TASKS AND EXERCISES:
- A) Retype the Munky biography from "When thinking of" to "had previously worked.".
- B) Using the Munky biography, say yes or no to each statement and quote the words that decide it: (i) Shaffer was born in Rosedale, California. (ii) When L.A.P.D. moved to Los Angeles, Silveria stayed behind in Bakersfield. (iii) The backwards "R" in the band's name came from the Toys R Us logo.
- C) Carry on the Munky biography from its last sentence.

PASSAGE SHOWN:
++++++++++

James Christian Shaffer (born June 6, 1970), also known by his stage name "Munky", is an American musician best known as co-founder and guitarist of the nu metal band Korn. 

Shaffer set up the side-project band Fear and the Nervous System in 2008 and is also the founder of Emotional Syphon Recordings, who have signed acts like Monster in the Machine and Droid.

Shaffer was ranked at No. 26 of Guitar World's 100 Greatest Heavy Metal Guitarists of All Time. Shaffer's work with Korn has resulted in over 40 million albums sold.

Early life
Shaffer was born June 6, 1970, in Rosedale, California. He was adopted by his parents as an infant, along with two other siblings. Shaffer and the other members of Korn grew up in an agricultural town of Bakersfield, California, two hours north of Los Angeles. When trying to sneak out to a party, the tip of one of his fingers was severed by the chain on his three-wheeler, and, as part of his rehabilitation, Shaffer picked up a guitar. During high school, Shaffer met fellow guitarist Brian Welch and the two would often jam together.

Musical career

Early musical career
Shaffer, along with fellow future Korn members, David Silveria and Reginald Arvizu formed a band called L.A.P.D. with singer Richard Morill. When the band moved from Bakersfield, California to Los Angeles, Silveria dropped out of high school and Shaffer stayed in Bakersfield. When Shaffer reunited with the band, they found a manager and released an EP entitled Love and Peace Dude in 1989 through Triple X Records. L.A.P.D. released their first full-length studio album on May 3, 1991, which consisted of eleven tracks. The album was entitled Who's Laughing Now. After releasing two albums, L.A.P.D. broke up. They were also briefly known as Creep, recording a demo with a singer named Corey until Shaffer, Arvizu, and Silveria enlisted Brian Welch and Jonathan Davis to form the band that went on to become Korn.

Korn (1993–present)

When thinking of a band name, someone suggested "corn", but the band rejected that name, so Shaffer had the idea to spell the name with both a "K" instead of a "C", and a backwards "R", so the band's name would appear as "KoЯn". The idea of using a backwards "R" came from the logo of toy retailer Toys R Us, for which many of the band members had previously worked.

On February 22, 2005, Brian "Head" Welch left the band. Shaffer accepted his friend's choice and the two remained on good terms. When drummer David Silveria left the band, Munky said in an interview that he had a strong friendship with him and was very sad to hear that he had to leave.

++++++++++

[Dataset excerpt]

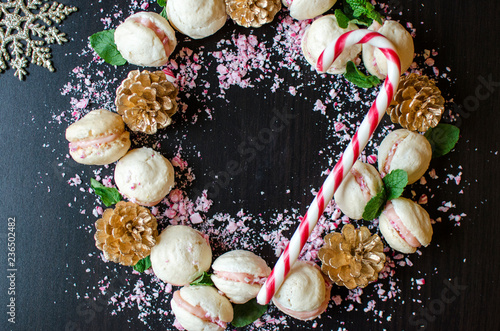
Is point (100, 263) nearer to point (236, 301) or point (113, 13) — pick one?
point (236, 301)

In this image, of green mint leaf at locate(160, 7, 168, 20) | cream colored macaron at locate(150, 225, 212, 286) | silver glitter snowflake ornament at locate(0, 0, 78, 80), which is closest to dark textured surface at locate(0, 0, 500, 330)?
silver glitter snowflake ornament at locate(0, 0, 78, 80)

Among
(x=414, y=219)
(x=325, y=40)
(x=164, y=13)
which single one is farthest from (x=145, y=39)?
(x=414, y=219)

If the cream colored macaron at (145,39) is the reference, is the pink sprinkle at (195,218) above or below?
below

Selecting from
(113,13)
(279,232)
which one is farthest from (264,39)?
(279,232)

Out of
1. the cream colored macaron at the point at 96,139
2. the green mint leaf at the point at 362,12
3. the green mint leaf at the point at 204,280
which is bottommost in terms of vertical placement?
the green mint leaf at the point at 204,280

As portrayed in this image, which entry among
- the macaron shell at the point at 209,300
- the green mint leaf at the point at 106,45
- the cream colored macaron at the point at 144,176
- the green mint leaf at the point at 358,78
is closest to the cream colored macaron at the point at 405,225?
the green mint leaf at the point at 358,78

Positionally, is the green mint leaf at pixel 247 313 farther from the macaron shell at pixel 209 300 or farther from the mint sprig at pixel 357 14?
the mint sprig at pixel 357 14
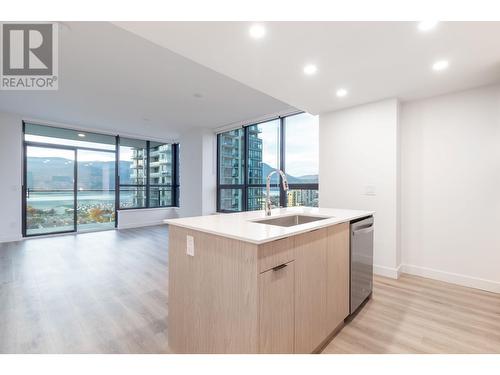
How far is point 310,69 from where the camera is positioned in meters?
2.43

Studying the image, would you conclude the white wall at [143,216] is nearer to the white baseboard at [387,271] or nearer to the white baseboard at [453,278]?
the white baseboard at [387,271]

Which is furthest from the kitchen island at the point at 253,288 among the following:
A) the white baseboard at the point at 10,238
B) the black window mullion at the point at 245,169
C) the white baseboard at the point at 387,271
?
the white baseboard at the point at 10,238

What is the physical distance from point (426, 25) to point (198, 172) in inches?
208

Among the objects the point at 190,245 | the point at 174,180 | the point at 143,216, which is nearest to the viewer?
the point at 190,245

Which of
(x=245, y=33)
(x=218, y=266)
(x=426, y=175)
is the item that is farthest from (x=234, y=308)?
(x=426, y=175)

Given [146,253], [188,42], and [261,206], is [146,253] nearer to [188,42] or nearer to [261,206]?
[261,206]

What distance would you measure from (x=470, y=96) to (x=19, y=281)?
5.97 m

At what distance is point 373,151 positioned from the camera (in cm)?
326

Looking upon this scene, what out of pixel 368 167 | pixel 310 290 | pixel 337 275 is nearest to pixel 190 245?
pixel 310 290

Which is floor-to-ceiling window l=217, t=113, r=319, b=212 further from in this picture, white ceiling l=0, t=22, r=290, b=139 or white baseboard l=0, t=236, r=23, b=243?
white baseboard l=0, t=236, r=23, b=243

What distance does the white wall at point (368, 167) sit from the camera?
311 centimetres

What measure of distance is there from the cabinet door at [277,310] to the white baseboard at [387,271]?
2348 millimetres

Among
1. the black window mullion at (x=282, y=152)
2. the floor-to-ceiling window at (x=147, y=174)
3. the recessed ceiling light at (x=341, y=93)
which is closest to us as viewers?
the recessed ceiling light at (x=341, y=93)

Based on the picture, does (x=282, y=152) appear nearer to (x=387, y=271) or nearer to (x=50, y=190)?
(x=387, y=271)
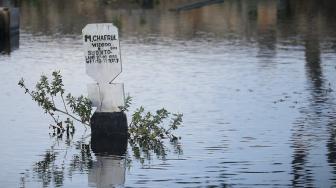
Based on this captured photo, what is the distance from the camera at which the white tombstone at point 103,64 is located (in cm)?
1538

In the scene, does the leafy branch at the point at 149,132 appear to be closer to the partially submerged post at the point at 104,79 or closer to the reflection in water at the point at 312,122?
the partially submerged post at the point at 104,79

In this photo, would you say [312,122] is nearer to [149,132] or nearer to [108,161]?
[149,132]

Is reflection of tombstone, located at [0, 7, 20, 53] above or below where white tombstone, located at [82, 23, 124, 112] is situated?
below

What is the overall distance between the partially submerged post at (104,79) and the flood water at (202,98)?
0.32m

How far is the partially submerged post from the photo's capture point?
1538cm

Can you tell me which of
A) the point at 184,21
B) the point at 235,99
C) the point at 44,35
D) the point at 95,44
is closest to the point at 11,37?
the point at 44,35

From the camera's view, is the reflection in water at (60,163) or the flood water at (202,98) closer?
the reflection in water at (60,163)

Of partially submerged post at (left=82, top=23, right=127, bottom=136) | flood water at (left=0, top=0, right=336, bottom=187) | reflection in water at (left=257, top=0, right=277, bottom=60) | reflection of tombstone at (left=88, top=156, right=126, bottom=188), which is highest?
partially submerged post at (left=82, top=23, right=127, bottom=136)

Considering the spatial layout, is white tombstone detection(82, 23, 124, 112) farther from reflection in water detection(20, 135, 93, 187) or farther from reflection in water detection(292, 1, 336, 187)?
reflection in water detection(292, 1, 336, 187)

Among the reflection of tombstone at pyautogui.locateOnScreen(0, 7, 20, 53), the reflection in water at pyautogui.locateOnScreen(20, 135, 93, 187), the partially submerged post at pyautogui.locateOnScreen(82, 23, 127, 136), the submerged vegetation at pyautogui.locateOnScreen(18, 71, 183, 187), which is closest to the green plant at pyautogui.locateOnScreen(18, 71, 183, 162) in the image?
the submerged vegetation at pyautogui.locateOnScreen(18, 71, 183, 187)

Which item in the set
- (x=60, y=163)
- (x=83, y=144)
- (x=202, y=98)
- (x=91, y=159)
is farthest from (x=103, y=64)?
(x=202, y=98)

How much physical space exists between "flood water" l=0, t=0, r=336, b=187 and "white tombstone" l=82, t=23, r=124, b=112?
55 centimetres

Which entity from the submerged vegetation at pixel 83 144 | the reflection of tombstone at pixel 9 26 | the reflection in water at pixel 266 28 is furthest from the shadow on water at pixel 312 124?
the reflection of tombstone at pixel 9 26

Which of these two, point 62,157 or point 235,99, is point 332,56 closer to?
point 235,99
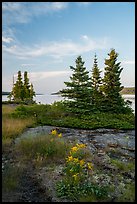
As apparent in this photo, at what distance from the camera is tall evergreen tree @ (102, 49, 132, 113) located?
20.4 meters

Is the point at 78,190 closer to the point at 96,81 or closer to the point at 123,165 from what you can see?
the point at 123,165

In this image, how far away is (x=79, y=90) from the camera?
1909 centimetres

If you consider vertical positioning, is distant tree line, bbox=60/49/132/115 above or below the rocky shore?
above

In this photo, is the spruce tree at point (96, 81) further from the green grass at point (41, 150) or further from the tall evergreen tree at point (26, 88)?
the tall evergreen tree at point (26, 88)

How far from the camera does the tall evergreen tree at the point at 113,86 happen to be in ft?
66.9

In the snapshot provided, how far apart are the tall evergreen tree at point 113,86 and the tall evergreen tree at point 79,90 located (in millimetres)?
2203

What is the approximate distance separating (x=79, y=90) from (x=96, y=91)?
2900 millimetres

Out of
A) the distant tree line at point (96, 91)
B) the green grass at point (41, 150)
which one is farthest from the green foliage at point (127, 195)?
the distant tree line at point (96, 91)

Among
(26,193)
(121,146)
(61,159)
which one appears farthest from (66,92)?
(26,193)

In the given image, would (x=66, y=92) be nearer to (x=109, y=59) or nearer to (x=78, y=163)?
(x=109, y=59)

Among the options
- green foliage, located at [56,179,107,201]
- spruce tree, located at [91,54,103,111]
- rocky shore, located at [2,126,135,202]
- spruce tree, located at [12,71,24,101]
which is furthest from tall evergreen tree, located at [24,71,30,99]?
green foliage, located at [56,179,107,201]

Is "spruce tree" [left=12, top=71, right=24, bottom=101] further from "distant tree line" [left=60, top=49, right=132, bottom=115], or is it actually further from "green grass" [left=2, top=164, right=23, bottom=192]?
"green grass" [left=2, top=164, right=23, bottom=192]

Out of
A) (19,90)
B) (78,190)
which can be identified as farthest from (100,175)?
(19,90)

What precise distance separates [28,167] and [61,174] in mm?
1069
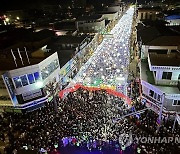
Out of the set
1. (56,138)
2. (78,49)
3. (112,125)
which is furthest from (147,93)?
(78,49)

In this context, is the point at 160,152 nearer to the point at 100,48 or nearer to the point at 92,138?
the point at 92,138

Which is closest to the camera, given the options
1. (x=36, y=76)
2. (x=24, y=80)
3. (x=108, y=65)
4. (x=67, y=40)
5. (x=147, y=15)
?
(x=24, y=80)

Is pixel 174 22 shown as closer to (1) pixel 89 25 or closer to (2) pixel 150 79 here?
(1) pixel 89 25

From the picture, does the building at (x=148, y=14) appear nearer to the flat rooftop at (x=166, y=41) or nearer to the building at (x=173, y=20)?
the building at (x=173, y=20)

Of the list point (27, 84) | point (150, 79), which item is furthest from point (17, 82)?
point (150, 79)

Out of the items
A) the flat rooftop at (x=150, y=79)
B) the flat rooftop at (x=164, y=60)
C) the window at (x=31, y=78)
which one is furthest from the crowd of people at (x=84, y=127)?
the flat rooftop at (x=164, y=60)

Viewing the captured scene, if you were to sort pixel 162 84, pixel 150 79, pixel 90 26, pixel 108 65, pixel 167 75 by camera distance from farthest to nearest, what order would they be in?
1. pixel 90 26
2. pixel 108 65
3. pixel 150 79
4. pixel 162 84
5. pixel 167 75

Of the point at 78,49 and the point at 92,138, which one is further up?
the point at 78,49
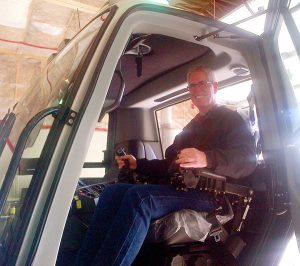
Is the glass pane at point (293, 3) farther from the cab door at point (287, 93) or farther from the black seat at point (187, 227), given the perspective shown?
the black seat at point (187, 227)

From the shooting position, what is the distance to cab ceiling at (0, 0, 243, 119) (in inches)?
186

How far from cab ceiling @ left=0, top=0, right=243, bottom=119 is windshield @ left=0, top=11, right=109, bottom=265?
1.84 meters

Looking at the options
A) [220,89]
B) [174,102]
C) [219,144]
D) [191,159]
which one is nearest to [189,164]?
[191,159]

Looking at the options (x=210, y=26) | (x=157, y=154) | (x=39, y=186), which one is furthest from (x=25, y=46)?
(x=39, y=186)

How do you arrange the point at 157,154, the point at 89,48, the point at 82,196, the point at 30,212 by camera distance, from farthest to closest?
the point at 157,154 < the point at 82,196 < the point at 89,48 < the point at 30,212

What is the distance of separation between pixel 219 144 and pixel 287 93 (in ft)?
1.61

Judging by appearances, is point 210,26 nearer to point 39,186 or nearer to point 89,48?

++++++++++

ANSWERS TO THE EXERCISES:
- A)
When thinking of a band name, someone suggested "corn", but the band rejected that name, so Shaffer had the idea to spell the name with both a "K" instead of a "C", and a backwards "R", so the band's name would appear as "KoЯn". The idea of using a backwards "R" came from the logo of toy retailer Toys R Us, for which many of the band members had previously worked.

- B)
(i) Yes: "Shaffer was born June 6, 1970, in Rosedale, California."
(ii) No: "Silveria dropped out of high school and Shaffer stayed in Bakersfield."
(iii) Yes: "The idea of using a backwards "R" came from the logo of toy retailer Toys R Us"

- C)
On an interview about Welch's departure, Shaffer said he felt pressure because they were always working together, writing songs, and creating albums. But when Welch left, he had to write all the guitar parts into one part, so Korn could play live, and he continued to play like that until Korn got a backing guitarist. Welch officially returned to the band on May 2, 2013, to work on the album The Paradigm Shift that was released in October 2013.

Fear and the Nervous System (2008–present)

On March 4, 2008, it was announced that Shaffer would be releasing a solo record on August 8, 2008, with his solo band Fear and The Nervous System which would feature Munky doing vocals and guitars, Brooks Wackerman of Bad Religion (who also performed on Korn's eighth album) on drums, Leopold Ross on guitars and programming, Bill Gould of Faith No More fame, and Zac Baird (Korn's keyboardist) on keyboards and programming. The record would be produced by Munky and Ross Robinson.  Guitarist and friend Wes Borland originally recorded guitars for two songs on the album but they would not make the final cut. Borland also created cover art that would still be used on the album. The band's debut album was originally due out August 8, 2008, but was pushed back multiple times until its release in 2011.

On Modlife in October 2009 (Korn.com), Shaffer explained that he would not be doing vocals on the Fear and the Nervous System album because he is not "very good at singing." It was later announced that Steve Krolikowski of Repeater would be handling vocal duties.

Emotional Syphon Recordings (2006–present)
In 2006, Shaffer founded Emotional Syphon Records to give daring and diverse bands a chance to be heard. The first bands to be signed were Droid and Monster In The Machine, however Shaffer says he does not want to limit himself to only releasing metal acts but to create a multi-genre label.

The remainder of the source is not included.